• DOCUMENT PASSAGE:
Château Sociando-Mallet tasting with Pascale Roby and Richard Bampfield MW

We went to a tasting of Château Sociando-Mallet presented by Pascale Roby and Richard Bampfield MW at BANK Restaurant in Birmingham, UK. Pascale works for Château Sociando-Mallet and had flown over to the UK to present these wines for the Midlands Wine and Spirit Association, Richard Bampfield MW co-presented ( Laura Clay introduced the evening ). We tasted Château Sociando-Mallet 2008 / 9 / 10 and 1996, and before this we had tasted La Demoiselle de Sociando-Mallet 2006 / 9 / 10.
At the base of the page is a potted history of the Château Sociando-Mallet Estate.

La Demoiselle de Sociando-Mallet  is the second label of the Sociando-Mallet Estate and we were lucky to be able to compare 2006 / 2009 and 2010, and it was in this order that we tasted them. The make up of grapes in the wine is 50% Merlot and 50% Cabernet Sauvignon sees 65-75%, 11-12 months in new oak.
Down to the wines......
2006 - This had a deep ruby core and slow legs when you swirl the wine in the glass. Popping my nose in the glass - sharp red fruits that include cranberry and sour cherry, along with a herbal edge and a smoky cedar - this wine has had contact with new oak - and it seems to be holding its own, aromas are balanced. It has some aged, tertiary or animal aroma - which makes you want to taste it - great!!
On the mouth, keen acidity, well integrated but bolstering alcohol which means the body is quite full, tannins are quite green and gripping with a chalky sort of texture. The flavours that are immediately obvious are sharp red fruits, stalky green herbal flavours and a pithy finish which is long and mixed with red fruit all the way.
This is a well joined up wine, where everything is in the right place and makes sense, it was a cool vintage hence the stalky flavours and the sharp red fruits - a great food with alot of foods, vegetarian dishes, meat dishes.... etc It is a wine that needs food to balance and work on those tannins!

• YOUR ASSIGNMENT: Pick up the Château Sociando-Mallet tasting notes after their last sentence and continue writing them. None of the data that comes next is needed.

• INPUT DATA:
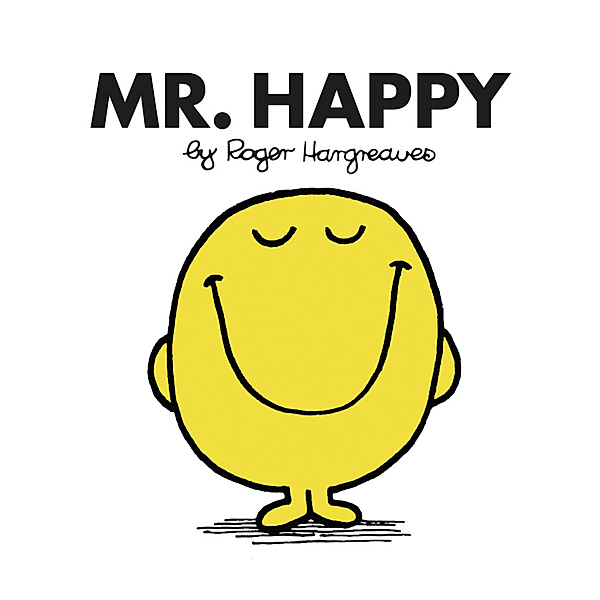 Mr. Happy, Roger Hargreaves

• ANSWER AREA:
Score : 86
2009 - Ruby core again, but surprisingly a smaller rim, slow legs which are coloured appear when the glass is swirled. On the nose are darker berry fruits, blackberry, cherry and plum as well as the red fruits seen in the 2006, the green vegetal aromas are less obvious but there is more distinct spice and cedarbox aromas balancing the sweeter riper fruits. On tasting it there is a silkier texture, smoother and mouth-coating, the red berry fruits are overpowered by the sweeter riper black fruits on the palate, there once more is good acidity and the alcohol is bang on, the tannins again are chalky but less intense and drying.The length was long with a green pithy finish intermingled with sour red fruits and a little liquorice twist right at the end. This is a plumper, riper wine than the 2006 and is great to drink now, it could remain in bottle and improve for the next 5 - 8 years, but could I resist ...... I think not!
Score : 88
2010 - again a good medium deep ( you can see your fingers on the glass stem through the core of the wine ) ruby core with narrow rim. The aromas on this wine are more fresh fruit - baked and black, but spice also plays its part. On tasting it - silky mouth-coating and textural with flavours of black ( more than red) fruits, spice, cedar with a little stalky ( green) edge, the acidity is fresh and zippy keeping this wine light and elegant, and the alcohol seemed lower than previous wines but at a good body enrobing level, or maybe better integrated already? This wine really improved with food, it seemed extremely well knitted together, balanced, elegant and one to keep for 5-10 years at least.
Score : 90

Château Sociando-Mallet  is the primary / main wine produced at the Chateau, it has a grape make-up of 55% Cabernet Sauvignon, 40% Merlot and 5% Cabernet Franc, with the grapes coming from the better vineyards. The yields are relatively high - at about 80hl/ha but this is due in the main from the density of planting ( up to 9000 vines/ha), the yield per vine is low, 1 bottle per vine on average.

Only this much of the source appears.